EXERCISE PROMPT: Gather every line in the items below that contains the word "cabinet", treating uppercase and lowercase as different.

— begin SOURCE RECORDS —

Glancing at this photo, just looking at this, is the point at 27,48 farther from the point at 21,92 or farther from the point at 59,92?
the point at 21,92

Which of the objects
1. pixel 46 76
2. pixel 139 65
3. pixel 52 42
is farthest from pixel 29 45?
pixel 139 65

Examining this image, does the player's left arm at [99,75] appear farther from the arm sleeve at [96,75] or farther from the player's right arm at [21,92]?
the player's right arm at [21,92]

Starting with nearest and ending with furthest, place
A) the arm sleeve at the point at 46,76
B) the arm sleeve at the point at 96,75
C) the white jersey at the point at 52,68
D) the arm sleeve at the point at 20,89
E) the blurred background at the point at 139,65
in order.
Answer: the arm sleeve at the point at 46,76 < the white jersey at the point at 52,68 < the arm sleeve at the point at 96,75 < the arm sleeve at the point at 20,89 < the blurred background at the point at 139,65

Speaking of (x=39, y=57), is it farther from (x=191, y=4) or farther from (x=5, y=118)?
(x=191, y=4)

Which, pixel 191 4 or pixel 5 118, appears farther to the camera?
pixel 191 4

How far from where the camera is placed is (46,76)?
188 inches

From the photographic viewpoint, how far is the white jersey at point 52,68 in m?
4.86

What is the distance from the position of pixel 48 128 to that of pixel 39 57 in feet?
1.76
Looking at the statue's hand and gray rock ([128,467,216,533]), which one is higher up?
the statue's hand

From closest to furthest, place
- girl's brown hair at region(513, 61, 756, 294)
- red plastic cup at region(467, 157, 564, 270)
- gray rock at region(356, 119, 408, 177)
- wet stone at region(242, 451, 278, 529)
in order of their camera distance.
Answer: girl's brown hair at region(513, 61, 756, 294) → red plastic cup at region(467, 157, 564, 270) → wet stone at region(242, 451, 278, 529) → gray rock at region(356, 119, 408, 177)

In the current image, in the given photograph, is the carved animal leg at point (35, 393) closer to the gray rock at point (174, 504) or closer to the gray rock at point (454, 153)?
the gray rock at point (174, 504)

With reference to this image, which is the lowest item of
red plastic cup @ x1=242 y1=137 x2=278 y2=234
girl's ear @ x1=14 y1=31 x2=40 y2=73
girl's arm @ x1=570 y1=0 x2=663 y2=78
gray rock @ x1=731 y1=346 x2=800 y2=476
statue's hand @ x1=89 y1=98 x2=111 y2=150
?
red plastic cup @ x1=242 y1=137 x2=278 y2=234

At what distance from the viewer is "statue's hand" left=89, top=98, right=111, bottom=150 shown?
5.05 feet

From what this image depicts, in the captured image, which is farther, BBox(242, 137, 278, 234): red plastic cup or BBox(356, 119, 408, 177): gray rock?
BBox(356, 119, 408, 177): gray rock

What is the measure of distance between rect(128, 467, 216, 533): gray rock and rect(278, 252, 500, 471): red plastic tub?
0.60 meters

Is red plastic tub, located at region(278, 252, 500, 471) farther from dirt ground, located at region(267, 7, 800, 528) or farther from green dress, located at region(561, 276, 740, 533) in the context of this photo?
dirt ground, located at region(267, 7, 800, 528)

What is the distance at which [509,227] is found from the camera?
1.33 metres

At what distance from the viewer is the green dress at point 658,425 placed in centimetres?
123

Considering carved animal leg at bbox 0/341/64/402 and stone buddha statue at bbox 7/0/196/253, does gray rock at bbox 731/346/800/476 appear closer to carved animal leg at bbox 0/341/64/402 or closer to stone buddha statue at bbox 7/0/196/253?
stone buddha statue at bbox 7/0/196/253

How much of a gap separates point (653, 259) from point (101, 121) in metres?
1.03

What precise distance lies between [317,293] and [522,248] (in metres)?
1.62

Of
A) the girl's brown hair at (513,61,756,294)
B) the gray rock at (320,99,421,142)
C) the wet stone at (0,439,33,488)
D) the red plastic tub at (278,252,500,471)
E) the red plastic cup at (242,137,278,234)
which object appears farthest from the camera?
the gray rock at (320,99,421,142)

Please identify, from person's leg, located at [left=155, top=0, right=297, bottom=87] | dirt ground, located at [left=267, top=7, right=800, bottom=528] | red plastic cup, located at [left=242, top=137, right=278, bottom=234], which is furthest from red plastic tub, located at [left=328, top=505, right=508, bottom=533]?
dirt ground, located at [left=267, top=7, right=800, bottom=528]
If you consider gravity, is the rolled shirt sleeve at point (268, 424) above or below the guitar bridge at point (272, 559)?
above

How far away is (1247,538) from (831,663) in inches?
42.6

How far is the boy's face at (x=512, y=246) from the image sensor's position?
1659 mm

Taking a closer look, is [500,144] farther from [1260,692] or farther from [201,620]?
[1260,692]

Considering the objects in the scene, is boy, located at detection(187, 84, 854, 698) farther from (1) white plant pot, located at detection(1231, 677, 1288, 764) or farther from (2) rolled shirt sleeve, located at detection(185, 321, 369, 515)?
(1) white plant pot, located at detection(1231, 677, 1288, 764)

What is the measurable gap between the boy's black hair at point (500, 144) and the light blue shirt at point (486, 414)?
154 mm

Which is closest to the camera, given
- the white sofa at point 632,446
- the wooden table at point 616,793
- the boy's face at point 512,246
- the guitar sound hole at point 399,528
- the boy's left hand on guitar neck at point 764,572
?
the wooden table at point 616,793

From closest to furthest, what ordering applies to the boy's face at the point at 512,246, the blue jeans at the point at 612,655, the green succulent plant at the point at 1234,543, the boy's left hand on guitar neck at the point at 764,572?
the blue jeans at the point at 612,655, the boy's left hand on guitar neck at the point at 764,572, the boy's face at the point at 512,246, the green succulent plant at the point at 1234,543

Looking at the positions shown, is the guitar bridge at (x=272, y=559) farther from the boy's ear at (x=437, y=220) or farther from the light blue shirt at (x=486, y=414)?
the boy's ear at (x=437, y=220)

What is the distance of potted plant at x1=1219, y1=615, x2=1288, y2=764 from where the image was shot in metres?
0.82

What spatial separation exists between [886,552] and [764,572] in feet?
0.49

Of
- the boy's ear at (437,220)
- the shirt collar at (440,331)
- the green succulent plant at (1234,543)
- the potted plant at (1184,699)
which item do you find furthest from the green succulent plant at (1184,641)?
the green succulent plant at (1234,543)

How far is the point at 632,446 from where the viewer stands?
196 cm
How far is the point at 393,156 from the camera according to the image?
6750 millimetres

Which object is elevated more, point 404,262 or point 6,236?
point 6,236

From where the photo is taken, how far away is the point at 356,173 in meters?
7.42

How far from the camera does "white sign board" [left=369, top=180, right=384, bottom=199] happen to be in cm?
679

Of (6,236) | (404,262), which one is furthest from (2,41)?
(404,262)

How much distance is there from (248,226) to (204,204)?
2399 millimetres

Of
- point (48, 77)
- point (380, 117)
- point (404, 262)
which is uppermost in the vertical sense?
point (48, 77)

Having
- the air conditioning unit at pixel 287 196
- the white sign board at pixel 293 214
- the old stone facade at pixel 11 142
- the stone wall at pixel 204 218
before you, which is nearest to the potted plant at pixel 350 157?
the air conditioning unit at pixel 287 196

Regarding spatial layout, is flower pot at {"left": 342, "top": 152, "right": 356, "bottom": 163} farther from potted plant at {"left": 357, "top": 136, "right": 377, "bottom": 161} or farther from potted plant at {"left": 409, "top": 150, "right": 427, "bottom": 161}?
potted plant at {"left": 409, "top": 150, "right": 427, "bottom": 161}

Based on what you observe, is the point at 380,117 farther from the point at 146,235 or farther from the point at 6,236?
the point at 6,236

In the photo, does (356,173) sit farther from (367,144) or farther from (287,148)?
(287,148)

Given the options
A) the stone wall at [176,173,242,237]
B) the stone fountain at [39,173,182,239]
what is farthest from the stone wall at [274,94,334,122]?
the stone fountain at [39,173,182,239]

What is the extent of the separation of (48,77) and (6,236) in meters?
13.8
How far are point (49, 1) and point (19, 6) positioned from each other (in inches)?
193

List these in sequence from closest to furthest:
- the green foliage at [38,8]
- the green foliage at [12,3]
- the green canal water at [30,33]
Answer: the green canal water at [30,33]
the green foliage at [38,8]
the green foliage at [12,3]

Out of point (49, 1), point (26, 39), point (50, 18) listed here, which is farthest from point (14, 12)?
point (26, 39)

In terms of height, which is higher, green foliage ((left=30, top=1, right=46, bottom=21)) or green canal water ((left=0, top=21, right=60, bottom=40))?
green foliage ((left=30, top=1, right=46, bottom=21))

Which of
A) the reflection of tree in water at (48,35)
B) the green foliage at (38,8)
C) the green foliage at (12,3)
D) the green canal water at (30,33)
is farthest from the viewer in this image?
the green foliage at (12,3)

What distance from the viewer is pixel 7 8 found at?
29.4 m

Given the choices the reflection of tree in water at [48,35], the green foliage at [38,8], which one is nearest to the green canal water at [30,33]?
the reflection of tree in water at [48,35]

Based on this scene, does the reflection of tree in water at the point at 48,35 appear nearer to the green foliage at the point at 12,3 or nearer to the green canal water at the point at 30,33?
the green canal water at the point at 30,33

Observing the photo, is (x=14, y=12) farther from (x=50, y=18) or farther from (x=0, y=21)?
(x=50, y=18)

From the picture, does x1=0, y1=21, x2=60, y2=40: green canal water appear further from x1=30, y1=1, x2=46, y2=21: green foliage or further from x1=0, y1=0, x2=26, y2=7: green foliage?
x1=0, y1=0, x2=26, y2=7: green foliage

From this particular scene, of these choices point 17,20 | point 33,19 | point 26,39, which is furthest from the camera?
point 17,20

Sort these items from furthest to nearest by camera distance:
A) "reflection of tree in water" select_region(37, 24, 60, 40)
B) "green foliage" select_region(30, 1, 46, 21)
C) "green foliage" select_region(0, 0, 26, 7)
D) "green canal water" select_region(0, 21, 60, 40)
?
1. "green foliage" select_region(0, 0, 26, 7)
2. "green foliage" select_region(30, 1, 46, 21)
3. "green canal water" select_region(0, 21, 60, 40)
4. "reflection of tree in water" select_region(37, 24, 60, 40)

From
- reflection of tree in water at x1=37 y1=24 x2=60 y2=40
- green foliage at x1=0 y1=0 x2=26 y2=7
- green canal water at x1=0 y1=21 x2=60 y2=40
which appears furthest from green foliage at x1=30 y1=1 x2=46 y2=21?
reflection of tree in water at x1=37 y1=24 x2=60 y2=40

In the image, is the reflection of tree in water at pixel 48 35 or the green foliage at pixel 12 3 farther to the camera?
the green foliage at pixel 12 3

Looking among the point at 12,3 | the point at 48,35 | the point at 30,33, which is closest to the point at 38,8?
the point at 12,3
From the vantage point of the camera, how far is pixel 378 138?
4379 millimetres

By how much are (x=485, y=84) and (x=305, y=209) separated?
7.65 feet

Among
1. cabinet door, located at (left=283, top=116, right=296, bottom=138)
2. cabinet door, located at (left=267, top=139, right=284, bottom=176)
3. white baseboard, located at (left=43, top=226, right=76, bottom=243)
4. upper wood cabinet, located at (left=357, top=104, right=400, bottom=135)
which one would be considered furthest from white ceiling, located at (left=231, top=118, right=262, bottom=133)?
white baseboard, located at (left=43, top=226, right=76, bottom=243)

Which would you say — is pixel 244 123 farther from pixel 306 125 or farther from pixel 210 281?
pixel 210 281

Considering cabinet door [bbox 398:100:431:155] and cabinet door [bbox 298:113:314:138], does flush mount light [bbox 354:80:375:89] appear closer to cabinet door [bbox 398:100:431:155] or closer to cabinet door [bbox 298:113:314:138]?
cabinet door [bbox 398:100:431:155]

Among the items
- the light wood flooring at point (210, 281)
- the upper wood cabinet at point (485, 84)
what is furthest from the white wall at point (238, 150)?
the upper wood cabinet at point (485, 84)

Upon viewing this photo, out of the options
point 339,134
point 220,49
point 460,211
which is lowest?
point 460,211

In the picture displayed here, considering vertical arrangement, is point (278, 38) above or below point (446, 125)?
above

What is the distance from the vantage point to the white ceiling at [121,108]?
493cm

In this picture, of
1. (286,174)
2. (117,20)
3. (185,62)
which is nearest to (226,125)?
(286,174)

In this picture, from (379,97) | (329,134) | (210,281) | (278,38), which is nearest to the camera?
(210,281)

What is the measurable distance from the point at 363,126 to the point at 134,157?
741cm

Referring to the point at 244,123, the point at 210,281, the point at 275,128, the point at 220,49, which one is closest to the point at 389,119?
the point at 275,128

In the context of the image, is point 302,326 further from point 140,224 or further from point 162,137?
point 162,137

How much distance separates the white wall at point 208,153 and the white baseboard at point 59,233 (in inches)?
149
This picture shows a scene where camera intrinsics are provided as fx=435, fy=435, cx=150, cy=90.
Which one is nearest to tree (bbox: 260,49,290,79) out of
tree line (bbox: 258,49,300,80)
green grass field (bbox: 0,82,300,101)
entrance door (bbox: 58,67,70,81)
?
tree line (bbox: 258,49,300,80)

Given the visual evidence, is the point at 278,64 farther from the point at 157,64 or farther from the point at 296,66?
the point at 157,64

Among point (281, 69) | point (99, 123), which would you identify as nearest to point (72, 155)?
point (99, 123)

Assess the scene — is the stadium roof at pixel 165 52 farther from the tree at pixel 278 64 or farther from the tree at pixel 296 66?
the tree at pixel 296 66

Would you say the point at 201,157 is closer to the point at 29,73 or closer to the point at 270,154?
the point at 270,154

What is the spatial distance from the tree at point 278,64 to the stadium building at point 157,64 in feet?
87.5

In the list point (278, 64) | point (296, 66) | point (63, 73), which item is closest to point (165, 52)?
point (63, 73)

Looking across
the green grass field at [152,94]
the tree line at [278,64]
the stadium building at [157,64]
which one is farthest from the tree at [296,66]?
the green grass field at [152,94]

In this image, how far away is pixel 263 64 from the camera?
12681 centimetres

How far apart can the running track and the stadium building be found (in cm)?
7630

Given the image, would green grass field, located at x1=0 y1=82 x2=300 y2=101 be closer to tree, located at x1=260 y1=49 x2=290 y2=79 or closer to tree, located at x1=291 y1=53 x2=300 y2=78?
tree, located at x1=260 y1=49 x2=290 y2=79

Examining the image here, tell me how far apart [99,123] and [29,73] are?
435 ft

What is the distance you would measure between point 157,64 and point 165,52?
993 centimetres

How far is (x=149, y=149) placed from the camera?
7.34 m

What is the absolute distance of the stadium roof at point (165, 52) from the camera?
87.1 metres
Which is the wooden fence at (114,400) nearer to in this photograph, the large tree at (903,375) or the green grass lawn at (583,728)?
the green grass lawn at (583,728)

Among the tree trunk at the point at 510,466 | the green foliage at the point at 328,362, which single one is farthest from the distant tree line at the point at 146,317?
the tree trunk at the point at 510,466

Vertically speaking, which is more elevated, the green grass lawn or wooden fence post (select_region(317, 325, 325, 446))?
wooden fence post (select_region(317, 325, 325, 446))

— end SOURCE RECORDS —

SOLUTION:
1. cabinet door, located at (left=283, top=116, right=296, bottom=138)
2. cabinet door, located at (left=267, top=139, right=284, bottom=176)
4. upper wood cabinet, located at (left=357, top=104, right=400, bottom=135)
Considering cabinet door [bbox 398:100:431:155] and cabinet door [bbox 298:113:314:138], does flush mount light [bbox 354:80:375:89] appear closer to cabinet door [bbox 398:100:431:155] or closer to cabinet door [bbox 298:113:314:138]?
cabinet door [bbox 398:100:431:155]
- the upper wood cabinet at point (485, 84)
the upper wood cabinet at point (485, 84)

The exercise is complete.